> **EXERCISE DIRECTIONS**: Reproduce every one of the records below verbatim, preserving each character, space, and mark of punctuation.

> **INPUT**:
-=-=-=-=-
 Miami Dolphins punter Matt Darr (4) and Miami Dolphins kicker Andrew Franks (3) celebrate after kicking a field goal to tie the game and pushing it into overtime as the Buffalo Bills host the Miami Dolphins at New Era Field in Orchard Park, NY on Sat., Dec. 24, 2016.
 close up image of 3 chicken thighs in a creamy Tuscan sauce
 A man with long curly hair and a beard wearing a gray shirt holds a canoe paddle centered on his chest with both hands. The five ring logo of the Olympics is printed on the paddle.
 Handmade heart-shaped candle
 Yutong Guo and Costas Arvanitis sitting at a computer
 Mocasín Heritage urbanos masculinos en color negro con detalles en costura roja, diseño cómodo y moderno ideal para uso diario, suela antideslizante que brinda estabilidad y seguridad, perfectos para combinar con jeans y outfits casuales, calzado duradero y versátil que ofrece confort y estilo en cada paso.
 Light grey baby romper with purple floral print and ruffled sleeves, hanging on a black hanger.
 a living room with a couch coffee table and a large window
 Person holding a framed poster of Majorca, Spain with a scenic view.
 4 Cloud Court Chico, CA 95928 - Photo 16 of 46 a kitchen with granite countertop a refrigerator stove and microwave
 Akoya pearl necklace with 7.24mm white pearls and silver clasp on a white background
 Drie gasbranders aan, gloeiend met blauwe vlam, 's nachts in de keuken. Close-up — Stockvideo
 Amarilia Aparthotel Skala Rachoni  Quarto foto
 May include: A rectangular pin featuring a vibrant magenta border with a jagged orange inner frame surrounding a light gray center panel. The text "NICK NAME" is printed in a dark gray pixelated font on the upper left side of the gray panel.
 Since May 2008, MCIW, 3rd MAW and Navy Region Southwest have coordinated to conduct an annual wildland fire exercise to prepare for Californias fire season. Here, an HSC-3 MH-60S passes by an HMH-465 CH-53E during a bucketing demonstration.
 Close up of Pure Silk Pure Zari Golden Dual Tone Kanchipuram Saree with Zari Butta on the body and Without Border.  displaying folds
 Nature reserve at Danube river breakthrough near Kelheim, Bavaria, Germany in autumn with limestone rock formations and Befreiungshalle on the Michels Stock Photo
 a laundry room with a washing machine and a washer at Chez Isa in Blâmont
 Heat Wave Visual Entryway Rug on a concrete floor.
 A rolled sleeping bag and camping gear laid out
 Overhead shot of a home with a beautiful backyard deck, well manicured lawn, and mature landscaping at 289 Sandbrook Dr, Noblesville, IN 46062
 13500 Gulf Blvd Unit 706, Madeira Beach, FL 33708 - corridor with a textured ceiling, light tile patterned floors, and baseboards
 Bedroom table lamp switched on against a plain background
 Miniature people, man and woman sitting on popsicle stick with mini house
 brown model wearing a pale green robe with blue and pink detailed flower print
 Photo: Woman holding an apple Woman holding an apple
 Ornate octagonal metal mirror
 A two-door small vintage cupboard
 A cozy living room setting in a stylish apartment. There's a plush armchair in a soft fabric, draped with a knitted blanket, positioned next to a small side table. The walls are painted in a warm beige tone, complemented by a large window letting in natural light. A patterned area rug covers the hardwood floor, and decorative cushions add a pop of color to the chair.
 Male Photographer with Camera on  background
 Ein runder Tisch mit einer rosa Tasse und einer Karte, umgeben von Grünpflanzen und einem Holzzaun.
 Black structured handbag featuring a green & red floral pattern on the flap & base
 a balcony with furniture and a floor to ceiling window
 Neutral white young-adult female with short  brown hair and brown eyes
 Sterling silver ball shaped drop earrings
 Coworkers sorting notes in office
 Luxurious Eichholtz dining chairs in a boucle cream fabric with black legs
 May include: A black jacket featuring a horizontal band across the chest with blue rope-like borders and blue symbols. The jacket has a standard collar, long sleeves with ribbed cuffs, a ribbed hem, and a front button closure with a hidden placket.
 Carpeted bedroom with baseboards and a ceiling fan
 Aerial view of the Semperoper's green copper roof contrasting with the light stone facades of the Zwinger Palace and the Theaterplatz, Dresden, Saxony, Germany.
-=-=-=-=-
> **TASK OUTPUT**:
 Miami Dolphins punter Matt Darr (4) and Miami Dolphins kicker Andrew Franks (3) celebrate after kicking a field goal to tie the game and pushing it into overtime as the Buffalo Bills host the Miami Dolphins at New Era Field in Orchard Park, NY on Sat., Dec. 24, 2016.
 close up image of 3 chicken thighs in a creamy Tuscan sauce
 A man with long curly hair and a beard wearing a gray shirt holds a canoe paddle centered on his chest with both hands. The five ring logo of the Olympics is printed on the paddle.
 Handmade heart-shaped candle
 Yutong Guo and Costas Arvanitis sitting at a computer
 Mocasín Heritage urbanos masculinos en color negro con detalles en costura roja, diseño cómodo y moderno ideal para uso diario, suela antideslizante que brinda estabilidad y seguridad, perfectos para combinar con jeans y outfits casuales, calzado duradero y versátil que ofrece confort y estilo en cada paso.
 Light grey baby romper with purple floral print and ruffled sleeves, hanging on a black hanger.
 a living room with a couch coffee table and a large window
 Person holding a framed poster of Majorca, Spain with a scenic view.
 4 Cloud Court Chico, CA 95928 - Photo 16 of 46 a kitchen with granite countertop a refrigerator stove and microwave
 Akoya pearl necklace with 7.24mm white pearls and silver clasp on a white background
 Drie gasbranders aan, gloeiend met blauwe vlam, 's nachts in de keuken. Close-up — Stockvideo
 Amarilia Aparthotel Skala Rachoni  Quarto foto
 May include: A rectangular pin featuring a vibrant magenta border with a jagged orange inner frame surrounding a light gray center panel. The text "NICK NAME" is printed in a dark gray pixelated font on the upper left side of the gray panel.
 Since May 2008, MCIW, 3rd MAW and Navy Region Southwest have coordinated to conduct an annual wildland fire exercise to prepare for Californias fire season. Here, an HSC-3 MH-60S passes by an HMH-465 CH-53E during a bucketing demonstration.
 Close up of Pure Silk Pure Zari Golden Dual Tone Kanchipuram Saree with Zari Butta on the body and Without Border.  displaying folds
 Nature reserve at Danube river breakthrough near Kelheim, Bavaria, Germany in autumn with limestone rock formations and Befreiungshalle on the Michels Stock Photo
 a laundry room with a washing machine and a washer at Chez Isa in Blâmont
 Heat Wave Visual Entryway Rug on a concrete floor.
 A rolled sleeping bag and camping gear laid out
 Overhead shot of a home with a beautiful backyard deck, well manicured lawn, and mature landscaping at 289 Sandbrook Dr, Noblesville, IN 46062
 13500 Gulf Blvd Unit 706, Madeira Beach, FL 33708 - corridor with a textured ceiling, light tile patterned floors, and baseboards
 Bedroom table lamp switched on against a plain background
 Miniature people, man and woman sitting on popsicle stick with mini house
 brown model wearing a pale green robe with blue and pink detailed flower print
 Photo: Woman holding an apple Woman holding an apple
 Ornate octagonal metal mirror
 A two-door small vintage cupboard
 A cozy living room setting in a stylish apartment. There's a plush armchair in a soft fabric, draped with a knitted blanket, positioned next to a small side table. The walls are painted in a warm beige tone, complemented by a large window letting in natural light. A patterned area rug covers the hardwood floor, and decorative cushions add a pop of color to the chair.
 Male Photographer with Camera on  background
 Ein runder Tisch mit einer rosa Tasse und einer Karte, umgeben von Grünpflanzen und einem Holzzaun.
 Black structured handbag featuring a green & red floral pattern on the flap & base
 a balcony with furniture and a floor to ceiling window
 Neutral white young-adult female with short  brown hair and brown eyes
 Sterling silver ball shaped drop earrings
 Coworkers sorting notes in office
 Luxurious Eichholtz dining chairs in a boucle cream fabric with black legs
 May include: A black jacket featuring a horizontal band across the chest with blue rope-like borders and blue symbols. The jacket has a standard collar, long sleeves with ribbed cuffs, a ribbed hem, and a front button closure with a hidden placket.
 Carpeted bedroom with baseboards and a ceiling fan
 Aerial view of the Semperoper's green copper roof contrasting with the light stone facades of the Zwinger Palace and the Theaterplatz, Dresden, Saxony, Germany.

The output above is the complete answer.